Macquarie’s research draws from the University’s Centre of Language Sciences – an integral part of the Australian Research Council (ARC) Centre of Excellence in Cognition and its Disorders – and the Centre of Australian Category Theory.
Significant interdisciplinary collaboration within the University (Education, Linguistics and Mathematics) is evidenced by joint publications, grants and higher degree research supervision. Collaborations are enhanced through visiting professorships from ETH (Zürich), National Institute for Research in Computer Science and Automation, Fudan University, the Harbin Institute of Technology, and project-based fellowships in collaboration with CSIRO Data61.
Research activities have been supported by an ARC Linkage Grant with partner KS Computers; there has also been significant funding from Google, Voicebox Australia technologies, the Capital Markets Cooperative Research Centre and Microsoft to work on problems regarding the extraction of information from texts and speech.
Macquarie’s research in the theory of computer science has many applications in distributed computing and security. Academics have been active in projects that involve the computing industries, with examples including Bell Labs, Covata, Sematic Software Asia Pacific, and Oracle Labs. In 2016 the University established the Optus Macquarie Cyber Security Hub, which is a multidisciplinary research, education and thought leadership organisation that seeks solutions to societal problems in the cyber security domain.

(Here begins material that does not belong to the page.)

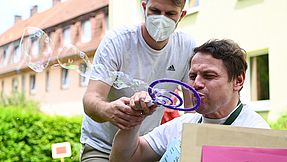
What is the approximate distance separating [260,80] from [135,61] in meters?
4.86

Voicebox research and development
Voicebox has supplied natural language technology worldwide, with conversational agents deployed in many of Toyota’s vehicles and Samsung’s smartphones and tablets. The technology has been translated into more than 20 languages and has enabled millions of people to interact with their devices using their voice.
The proof-of-concept development for this technology was completed on campus at Macquarie University. Voicebox Australia is a research and development subsidiary of the Seattle-based firm.
The firm chose to establish their Australian office at Macquarie due to the University’s international reputation in natural language processing, which has had global impact on voice technology interfaces and the underpinning translation of natural language to device function calls.